ESTRATTO FORNITO →
━━━━━━━━━━━━━━━━

Realizzato nel 1984, il film mantiene tuttora un apparato grafico bello e godibile, con il tratto dei disegni che ben caratterizza le opere di Miyazaki: i lineamenti dei personaggi sono facilmente riconoscibili in quasi tutti i suoi film. Così come lo sono le tematiche: l’amore e il rispetto per la natura, la civiltà che la rovina e porta distruzione, il desiderio di potere dell’uomo, il volo, i bellissimi paesaggi dove dominano le nuvole.
La storia e l’ambientazione create da Miyazaki sono di grande impatto. Si è in un mondo devastato da una spaventosa guerra termonucleare: sono passati mille anni da questo spaventoso evento e la terra non si è ancora ripresa. Poche sono le aree dove le persone possono vivere senza essere uccise dalle spore velenose emesse dalle piante della Giungla Tossica in continua espansione, abitata da giganteschi insetti. I resti della popolazione umana vivono in un precario equilibrio, rotto quando dei regni rivali, Tolmechia e Pejite, scatenano un nuovo conflitto per il possesso di un residuo dell’antica tecnologia passata: un Soldato Titano, uno degli esseri che ha portato l’umanità vicina all’annientamento totale e che vuole essere usato per distruggere la Giungla Tossica, senza comprendere qual è la sua reale importanza. Solo un piccolo gruppo di persone guidato da Nausicaa, una ragazzina della Valle del Vento con la capacità di comunicare con gli animali, conosce la verità e cerca d’evitare la catastrofe, lottando contro la cecità e l’ottusità umana.

━━━━━━━━━━━━━━━━

COMPITI DA SVOLGERE →
**1)** Secondo il testo sul film di Miyazaki, quali regni rivali scatenano il nuovo conflitto per il Soldato Titano?
**2)** Prosegui il testo sul film di Miyazaki a partire dalla sua ultima frase.

DATI FORNITI →
━━━━━━━━━━━━━━━━

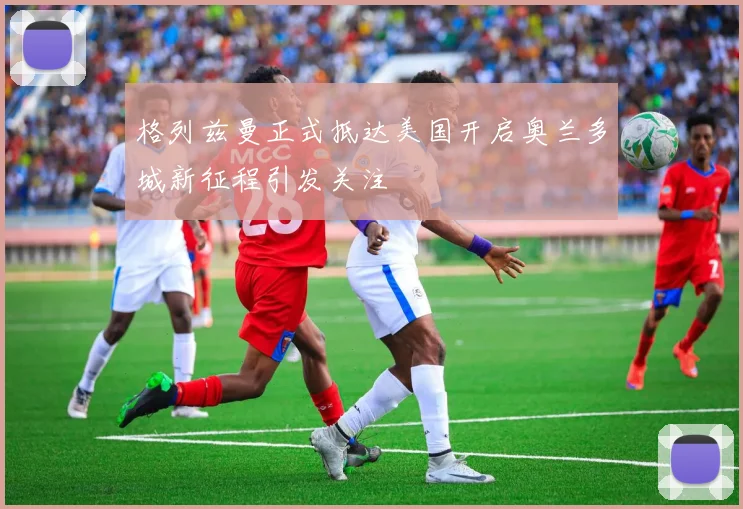 格列兹曼正式抵达美国开启奥兰多城新征程引发关注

━━━━━━━━━━━━━━━━

RISULTATI DELL'ESERCIZIO →
**1)** Tolmechia e Pejite.

**2)**
Il film è stato uno dei precursori che ha mostrato come i cartoni animati possono essere un mezzo per parlare dell’attualità e dei suoi problemi. I suoi messaggi antimilitaristici, della comprensione del prossimo, dell’accettare culture differenti, del degrado che l’uomo porta alla natura, sono evidenti, come anche è evidente il messaggio cristologico finale, dove alle volte si necessita di un sacrificio per far giungere le persone alla comprensione. Qualcuno ha obiettato che questi messaggi sono anche troppo evidenti e calcati, ormai semplicistici, eppure è un punto di vista che non rende giustizia a un film veramente buono: troppo abituata a produzioni dove la violenza e il cinismo regnano sovrani (e spesso sono gratuiti e ci si compiace di usarli), la maggior parte delle persone non riesce ad apprezzare una storia di grande impatto. Memorabili alcune scene: una nave volante che si schianta nella Valle del Vento dopo essere attaccata da centinaia d’insetti, Nausicaa che libera dalle catene una ragazza in punto di morte, i Soldati Titani che devastano il mondo.
Il film è stato fonte d’ispirazione per altre pellicole, ma anche videogiochi, su tutti la serie di Final Fantasy, dove i chocobo, animali che fungono da cavalcature e praticamente presenti in ogni titolo della serie, sono ispirate a una creatura di Nausicaä della Valle del Vento. In Final Fantasy VII, le Weapon, gigantesche creature che fungono da guardiani del mondo e si risvegliano quando l’uomo scatena certe forze, si rifanno al fatto che gli animali della pellicola si scatenano contro gli umani quando compiono atti aggressivi nei confronti della natura.
Una pellicola da non perdere.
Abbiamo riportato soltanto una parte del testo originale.